» **Passage provided**:
╭──

Heroics and Cowardice at the Olympic Pool

Michael Phelps bags his first of what will likely be many gold medals:
BEIJING — Michael Phelps got one of his toughest races out of the way, and it couldn't have been any easier.

With President Bush cheering him on, Phelps dominated his first event of the Beijing Olympics on Sunday morning, crushing his own world record and all hopes of his challengers with a mark of 4 minutes, 3.84 seconds in the 400-meter individual medley.

This was thought to be a potential stumbling block in Phelps' quest to win eight gold medals after fellow American and good friend Ryan Lochte matched him stroke for stroke at the U.S. Olympic trials just over a month ago. Both went under the previous world record in the 400 IM then, with Phelps touching first in 4:05.25.

But Phelps beat Lochte when it really mattered. Laszlo Cseh of Hungary took the silver in 4:06.16, while Lochte faded to third in 4:08.09 — more than 4 seconds behind the amazing Phelps.

"I'm pretty happy. That was a pretty emotional race," Phelps said. "I knew it was going to be a tough race all the way through."

Curiously, the recording of the Star-Spangled Banner used at the swimming venue broke and stoopped playing before the song was finished. They better get that fixed because they're going to need it a bunch more times.

While Phelps was drowning his opposition, an Iranian swimmer withdrew from his heat race because he was to be matched up against an Israeli:

An Iranian swimmer pulled out of the Olympic Games men's 100m breaststroke heats on Saturday, just minutes before he was due to compete against an Israeli rival.

╰──

» **Short task A**:
Answer these questions using the passage on the Olympic pool.
(i) What time did Phelps record in the 400-meter individual medley in Beijing?
(ii) Who won the silver medal in that race, and in what time?
(iii) From which event did the Iranian swimmer withdraw?
» **Short task B**:
Extract verbatim the part of the entries that opens with the line containing "From the perspective shown, which of" and continues through the end of the entries.

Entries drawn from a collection
╭──

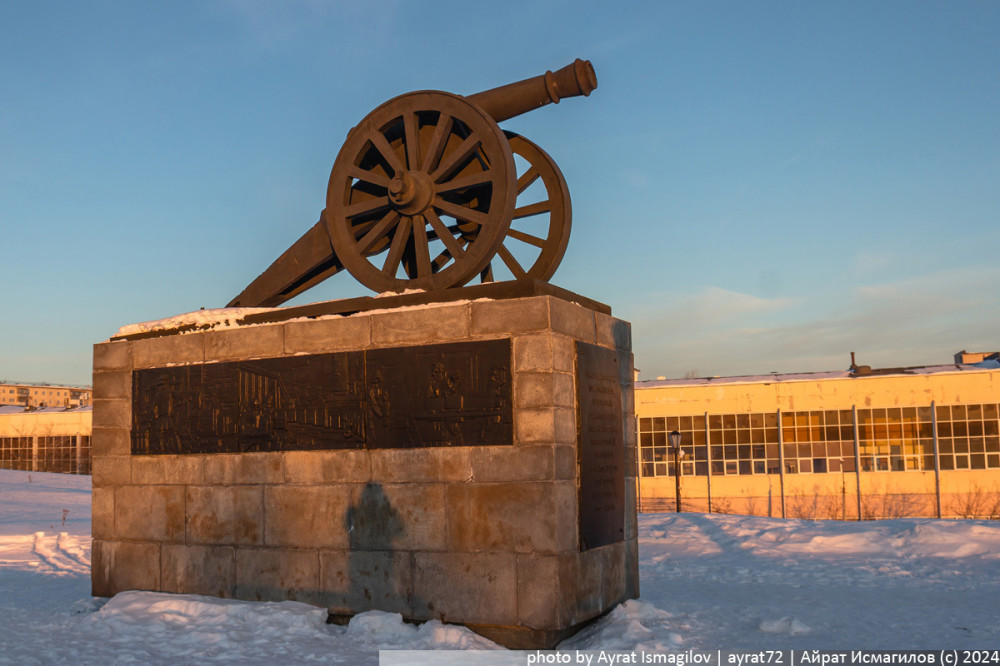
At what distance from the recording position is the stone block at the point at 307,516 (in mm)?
7465

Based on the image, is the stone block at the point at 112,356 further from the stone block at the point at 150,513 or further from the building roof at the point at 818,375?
the building roof at the point at 818,375

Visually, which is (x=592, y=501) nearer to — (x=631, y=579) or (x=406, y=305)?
(x=631, y=579)

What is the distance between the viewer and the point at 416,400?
7238mm

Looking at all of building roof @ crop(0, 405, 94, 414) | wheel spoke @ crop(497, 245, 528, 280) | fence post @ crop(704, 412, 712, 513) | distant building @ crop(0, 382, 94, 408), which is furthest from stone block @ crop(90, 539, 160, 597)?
distant building @ crop(0, 382, 94, 408)

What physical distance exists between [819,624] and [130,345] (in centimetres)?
737

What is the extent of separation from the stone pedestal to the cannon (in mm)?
974

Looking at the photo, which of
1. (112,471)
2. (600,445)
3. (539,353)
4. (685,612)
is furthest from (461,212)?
(112,471)

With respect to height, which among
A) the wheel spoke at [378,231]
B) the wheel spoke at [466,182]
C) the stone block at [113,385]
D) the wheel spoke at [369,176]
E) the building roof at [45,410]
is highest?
the wheel spoke at [369,176]

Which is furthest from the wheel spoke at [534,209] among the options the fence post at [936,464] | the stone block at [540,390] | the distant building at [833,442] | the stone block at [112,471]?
the fence post at [936,464]

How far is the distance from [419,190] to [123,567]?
495cm

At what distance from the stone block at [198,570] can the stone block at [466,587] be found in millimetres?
2097

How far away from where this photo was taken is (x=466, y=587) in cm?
681

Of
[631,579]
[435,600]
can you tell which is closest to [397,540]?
[435,600]

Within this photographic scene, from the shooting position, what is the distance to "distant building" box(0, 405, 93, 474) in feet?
140
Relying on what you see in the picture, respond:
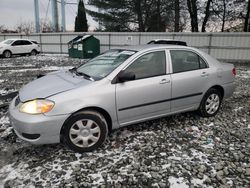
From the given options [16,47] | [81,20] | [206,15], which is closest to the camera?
[16,47]

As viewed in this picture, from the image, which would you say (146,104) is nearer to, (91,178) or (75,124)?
(75,124)

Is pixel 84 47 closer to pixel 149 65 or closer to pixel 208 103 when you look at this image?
pixel 208 103

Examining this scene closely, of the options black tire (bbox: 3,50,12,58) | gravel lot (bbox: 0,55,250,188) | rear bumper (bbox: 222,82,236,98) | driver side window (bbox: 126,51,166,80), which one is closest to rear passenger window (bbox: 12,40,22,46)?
black tire (bbox: 3,50,12,58)

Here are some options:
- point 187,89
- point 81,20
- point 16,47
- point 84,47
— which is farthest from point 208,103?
point 81,20

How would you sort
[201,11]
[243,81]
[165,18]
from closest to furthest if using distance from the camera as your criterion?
[243,81] < [201,11] < [165,18]

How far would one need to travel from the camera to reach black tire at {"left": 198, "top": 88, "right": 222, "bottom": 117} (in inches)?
184

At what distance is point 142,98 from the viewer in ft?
12.5

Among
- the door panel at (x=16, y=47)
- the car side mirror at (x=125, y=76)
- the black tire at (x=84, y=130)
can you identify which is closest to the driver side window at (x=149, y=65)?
the car side mirror at (x=125, y=76)

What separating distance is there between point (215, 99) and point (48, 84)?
3182mm

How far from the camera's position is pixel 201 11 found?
67.4 feet

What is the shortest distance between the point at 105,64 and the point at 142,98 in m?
0.87

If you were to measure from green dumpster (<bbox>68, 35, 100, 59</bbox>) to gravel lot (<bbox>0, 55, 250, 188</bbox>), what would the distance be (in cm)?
1256

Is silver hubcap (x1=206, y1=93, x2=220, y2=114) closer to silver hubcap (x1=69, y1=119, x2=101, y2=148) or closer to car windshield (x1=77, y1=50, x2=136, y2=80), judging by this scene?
car windshield (x1=77, y1=50, x2=136, y2=80)

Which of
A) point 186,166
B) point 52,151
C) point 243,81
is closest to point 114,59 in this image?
point 52,151
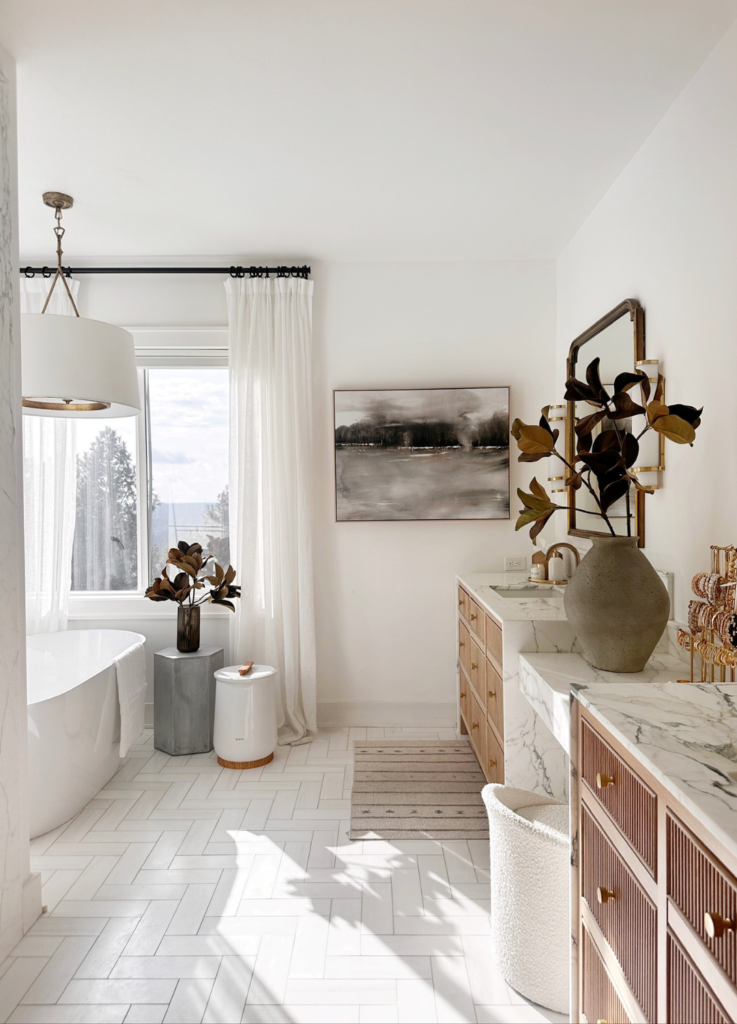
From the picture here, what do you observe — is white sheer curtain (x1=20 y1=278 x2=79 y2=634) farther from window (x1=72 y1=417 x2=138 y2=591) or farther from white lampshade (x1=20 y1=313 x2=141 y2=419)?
white lampshade (x1=20 y1=313 x2=141 y2=419)

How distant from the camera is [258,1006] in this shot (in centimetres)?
178

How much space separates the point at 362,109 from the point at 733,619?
2.02 m

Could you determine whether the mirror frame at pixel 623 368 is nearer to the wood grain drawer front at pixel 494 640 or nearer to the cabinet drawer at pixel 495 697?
the wood grain drawer front at pixel 494 640

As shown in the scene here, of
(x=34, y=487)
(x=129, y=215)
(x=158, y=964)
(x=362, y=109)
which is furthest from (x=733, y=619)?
(x=34, y=487)

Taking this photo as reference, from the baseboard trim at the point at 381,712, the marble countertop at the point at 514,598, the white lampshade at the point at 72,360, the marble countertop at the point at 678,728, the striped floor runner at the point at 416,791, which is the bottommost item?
the striped floor runner at the point at 416,791

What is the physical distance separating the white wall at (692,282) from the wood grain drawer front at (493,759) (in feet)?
2.87

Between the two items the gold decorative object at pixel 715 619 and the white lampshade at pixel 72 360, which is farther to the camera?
the white lampshade at pixel 72 360

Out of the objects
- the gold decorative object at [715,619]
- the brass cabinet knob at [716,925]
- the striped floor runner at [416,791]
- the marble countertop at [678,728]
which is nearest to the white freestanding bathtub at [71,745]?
the striped floor runner at [416,791]

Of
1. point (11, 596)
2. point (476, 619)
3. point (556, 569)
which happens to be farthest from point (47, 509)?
point (556, 569)

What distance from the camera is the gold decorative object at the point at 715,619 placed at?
5.63 ft

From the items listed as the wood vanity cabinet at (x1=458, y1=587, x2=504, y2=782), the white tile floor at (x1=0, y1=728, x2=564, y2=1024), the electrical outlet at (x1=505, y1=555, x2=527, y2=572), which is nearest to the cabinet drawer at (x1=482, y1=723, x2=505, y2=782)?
the wood vanity cabinet at (x1=458, y1=587, x2=504, y2=782)

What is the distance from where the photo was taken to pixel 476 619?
312cm

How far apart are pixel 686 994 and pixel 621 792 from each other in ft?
1.08

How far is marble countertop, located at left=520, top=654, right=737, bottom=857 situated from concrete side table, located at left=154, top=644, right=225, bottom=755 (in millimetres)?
2100
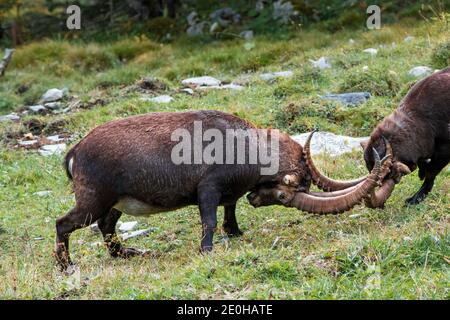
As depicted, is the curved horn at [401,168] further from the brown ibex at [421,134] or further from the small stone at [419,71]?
the small stone at [419,71]

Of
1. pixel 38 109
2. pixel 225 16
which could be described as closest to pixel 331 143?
pixel 38 109

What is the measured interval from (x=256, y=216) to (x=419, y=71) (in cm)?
618

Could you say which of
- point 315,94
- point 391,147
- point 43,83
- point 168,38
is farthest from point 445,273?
point 168,38

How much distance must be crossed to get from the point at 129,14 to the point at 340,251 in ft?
66.3

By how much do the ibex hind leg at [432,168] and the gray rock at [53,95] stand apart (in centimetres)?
1028

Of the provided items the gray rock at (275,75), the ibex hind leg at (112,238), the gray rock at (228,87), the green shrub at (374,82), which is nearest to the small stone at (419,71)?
the green shrub at (374,82)

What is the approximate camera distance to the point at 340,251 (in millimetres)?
6758

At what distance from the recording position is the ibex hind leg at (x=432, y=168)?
906cm

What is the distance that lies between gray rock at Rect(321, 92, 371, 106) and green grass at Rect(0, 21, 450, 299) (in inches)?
10.6

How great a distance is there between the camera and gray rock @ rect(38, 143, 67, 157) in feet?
43.5
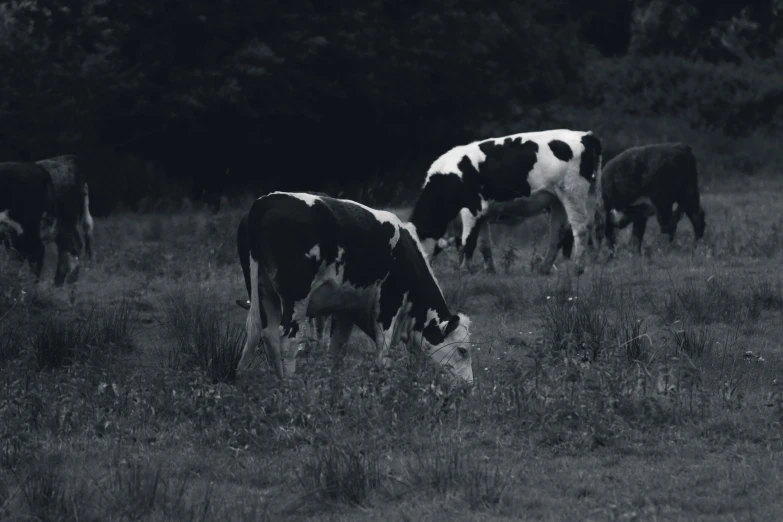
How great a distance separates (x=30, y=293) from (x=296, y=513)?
21.6 feet

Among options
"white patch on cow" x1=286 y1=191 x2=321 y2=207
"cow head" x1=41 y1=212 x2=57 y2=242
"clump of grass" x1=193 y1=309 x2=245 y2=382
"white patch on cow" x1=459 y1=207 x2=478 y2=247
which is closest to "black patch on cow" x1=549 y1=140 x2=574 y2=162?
"white patch on cow" x1=459 y1=207 x2=478 y2=247

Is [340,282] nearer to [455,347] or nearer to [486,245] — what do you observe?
[455,347]

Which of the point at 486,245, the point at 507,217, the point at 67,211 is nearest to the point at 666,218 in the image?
the point at 507,217

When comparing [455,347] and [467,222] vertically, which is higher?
[455,347]

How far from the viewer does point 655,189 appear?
677 inches

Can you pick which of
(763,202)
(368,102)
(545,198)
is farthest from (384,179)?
(545,198)

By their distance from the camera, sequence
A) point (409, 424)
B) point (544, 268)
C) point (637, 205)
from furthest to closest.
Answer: point (637, 205) → point (544, 268) → point (409, 424)

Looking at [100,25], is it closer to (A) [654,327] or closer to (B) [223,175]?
(B) [223,175]

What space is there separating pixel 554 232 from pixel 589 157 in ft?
3.40

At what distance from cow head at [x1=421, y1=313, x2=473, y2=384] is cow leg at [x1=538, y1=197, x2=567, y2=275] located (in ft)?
19.5

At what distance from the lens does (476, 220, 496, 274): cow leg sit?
14.9 meters

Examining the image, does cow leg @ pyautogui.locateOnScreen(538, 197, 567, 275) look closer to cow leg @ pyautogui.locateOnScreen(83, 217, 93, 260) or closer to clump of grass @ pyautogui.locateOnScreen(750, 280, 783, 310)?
clump of grass @ pyautogui.locateOnScreen(750, 280, 783, 310)

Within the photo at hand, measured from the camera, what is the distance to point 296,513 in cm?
622

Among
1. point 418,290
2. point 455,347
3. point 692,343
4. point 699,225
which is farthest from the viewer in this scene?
point 699,225
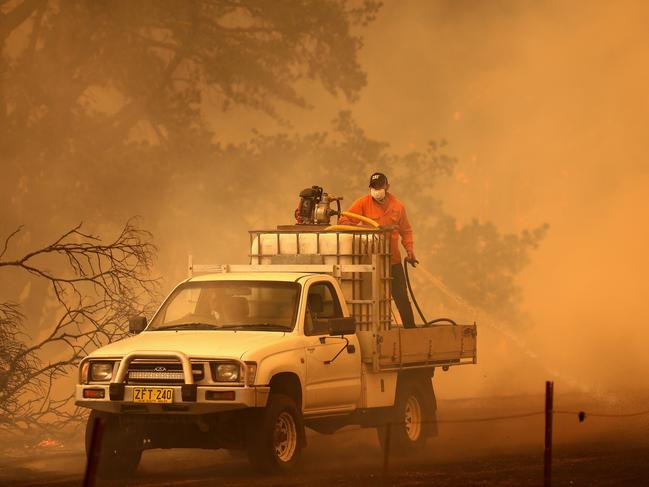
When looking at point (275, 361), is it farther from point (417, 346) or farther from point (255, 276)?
point (417, 346)

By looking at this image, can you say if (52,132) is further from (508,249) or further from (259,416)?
(259,416)

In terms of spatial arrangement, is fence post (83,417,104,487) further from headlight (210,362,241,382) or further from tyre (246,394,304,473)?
tyre (246,394,304,473)

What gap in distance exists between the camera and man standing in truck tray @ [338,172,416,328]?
19688 millimetres

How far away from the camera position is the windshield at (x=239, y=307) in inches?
647

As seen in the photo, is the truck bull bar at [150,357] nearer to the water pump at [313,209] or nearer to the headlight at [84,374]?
the headlight at [84,374]

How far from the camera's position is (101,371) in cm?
1557

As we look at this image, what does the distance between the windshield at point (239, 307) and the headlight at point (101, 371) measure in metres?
1.11

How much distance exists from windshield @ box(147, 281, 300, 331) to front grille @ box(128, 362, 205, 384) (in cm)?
110

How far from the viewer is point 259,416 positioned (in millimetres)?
15328

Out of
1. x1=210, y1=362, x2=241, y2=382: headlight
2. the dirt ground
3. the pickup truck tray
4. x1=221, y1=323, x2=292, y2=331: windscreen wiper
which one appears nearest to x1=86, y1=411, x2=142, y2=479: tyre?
the dirt ground

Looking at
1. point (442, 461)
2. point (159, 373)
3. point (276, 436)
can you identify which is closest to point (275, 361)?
point (276, 436)

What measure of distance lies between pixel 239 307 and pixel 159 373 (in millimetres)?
1641

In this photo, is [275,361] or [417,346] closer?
[275,361]

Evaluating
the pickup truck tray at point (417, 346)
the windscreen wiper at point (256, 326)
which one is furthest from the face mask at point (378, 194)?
the windscreen wiper at point (256, 326)
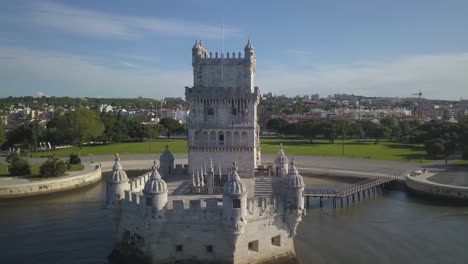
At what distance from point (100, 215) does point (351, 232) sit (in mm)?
25142

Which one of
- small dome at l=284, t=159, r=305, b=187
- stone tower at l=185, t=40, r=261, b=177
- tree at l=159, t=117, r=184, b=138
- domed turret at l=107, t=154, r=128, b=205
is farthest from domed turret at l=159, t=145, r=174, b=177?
tree at l=159, t=117, r=184, b=138

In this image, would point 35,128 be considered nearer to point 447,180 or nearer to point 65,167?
point 65,167

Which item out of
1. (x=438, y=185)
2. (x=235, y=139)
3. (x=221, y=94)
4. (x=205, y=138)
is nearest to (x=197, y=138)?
(x=205, y=138)

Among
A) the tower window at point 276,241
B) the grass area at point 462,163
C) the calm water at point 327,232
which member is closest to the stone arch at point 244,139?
the calm water at point 327,232

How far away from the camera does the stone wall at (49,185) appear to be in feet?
174

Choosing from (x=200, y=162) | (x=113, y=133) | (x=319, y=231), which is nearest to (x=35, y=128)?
(x=113, y=133)

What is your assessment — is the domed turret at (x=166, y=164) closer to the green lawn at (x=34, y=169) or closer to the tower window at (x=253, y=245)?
the tower window at (x=253, y=245)

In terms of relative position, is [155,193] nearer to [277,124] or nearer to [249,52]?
[249,52]

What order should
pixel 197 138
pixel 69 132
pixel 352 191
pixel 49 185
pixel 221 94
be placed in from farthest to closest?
1. pixel 69 132
2. pixel 49 185
3. pixel 352 191
4. pixel 197 138
5. pixel 221 94

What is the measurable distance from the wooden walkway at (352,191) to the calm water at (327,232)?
1.70 meters

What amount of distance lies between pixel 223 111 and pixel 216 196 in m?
8.84

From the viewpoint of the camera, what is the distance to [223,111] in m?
38.0

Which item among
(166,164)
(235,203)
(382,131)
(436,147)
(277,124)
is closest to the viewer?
(235,203)

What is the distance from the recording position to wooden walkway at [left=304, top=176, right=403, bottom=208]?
1965 inches
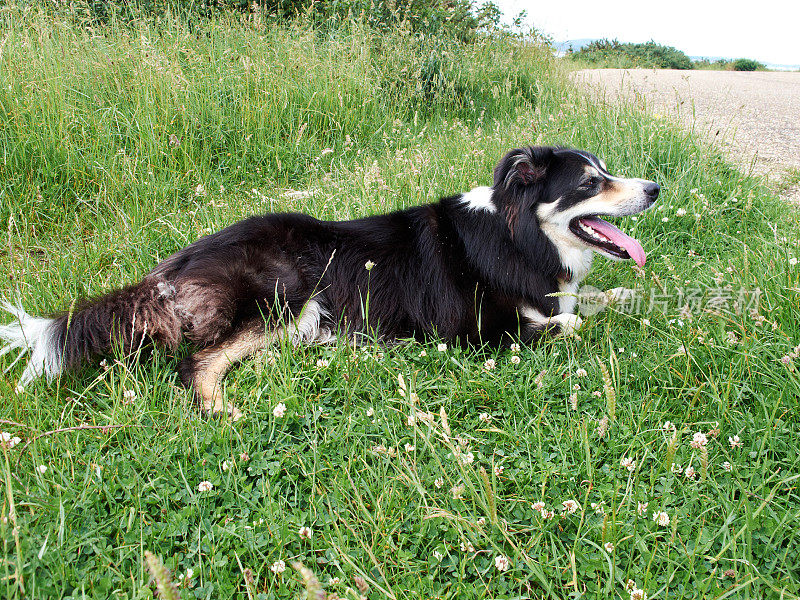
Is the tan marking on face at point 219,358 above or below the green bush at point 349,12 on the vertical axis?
below

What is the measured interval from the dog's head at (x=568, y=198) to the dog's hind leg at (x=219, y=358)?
1548 millimetres

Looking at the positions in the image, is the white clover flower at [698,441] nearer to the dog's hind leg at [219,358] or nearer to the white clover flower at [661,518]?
the white clover flower at [661,518]

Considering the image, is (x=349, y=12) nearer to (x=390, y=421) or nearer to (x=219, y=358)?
(x=219, y=358)

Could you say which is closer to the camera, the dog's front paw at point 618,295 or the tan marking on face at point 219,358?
→ the tan marking on face at point 219,358

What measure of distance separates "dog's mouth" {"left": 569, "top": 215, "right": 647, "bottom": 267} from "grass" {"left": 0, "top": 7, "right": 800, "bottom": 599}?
1.02 ft

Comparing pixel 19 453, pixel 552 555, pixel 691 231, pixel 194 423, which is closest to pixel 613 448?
pixel 552 555

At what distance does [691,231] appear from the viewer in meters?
4.10

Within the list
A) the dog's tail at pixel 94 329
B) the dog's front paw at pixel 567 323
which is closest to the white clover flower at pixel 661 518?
the dog's front paw at pixel 567 323

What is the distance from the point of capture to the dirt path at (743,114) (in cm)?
510

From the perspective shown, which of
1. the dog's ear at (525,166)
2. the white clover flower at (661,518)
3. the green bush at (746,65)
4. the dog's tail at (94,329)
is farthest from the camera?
the green bush at (746,65)

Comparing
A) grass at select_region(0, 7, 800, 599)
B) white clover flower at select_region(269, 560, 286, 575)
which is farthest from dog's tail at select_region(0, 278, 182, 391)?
white clover flower at select_region(269, 560, 286, 575)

╰──

» **Final result A**:
(i) 4 minutes, 3.84 seconds
(ii) Laszlo Cseh of Hungary, in 4:06.16
(iii) The men's 100m breaststroke heats

» **Final result B**:
From the perspective shown, which of
1. the dog's ear at (525,166)
2. the white clover flower at (661,518)
3. the green bush at (746,65)
4. the dog's tail at (94,329)
is farthest from the camera?
the green bush at (746,65)

Comparing
A) grass at select_region(0, 7, 800, 599)
B) white clover flower at select_region(269, 560, 286, 575)
which is farthest from dog's tail at select_region(0, 278, 182, 391)?
white clover flower at select_region(269, 560, 286, 575)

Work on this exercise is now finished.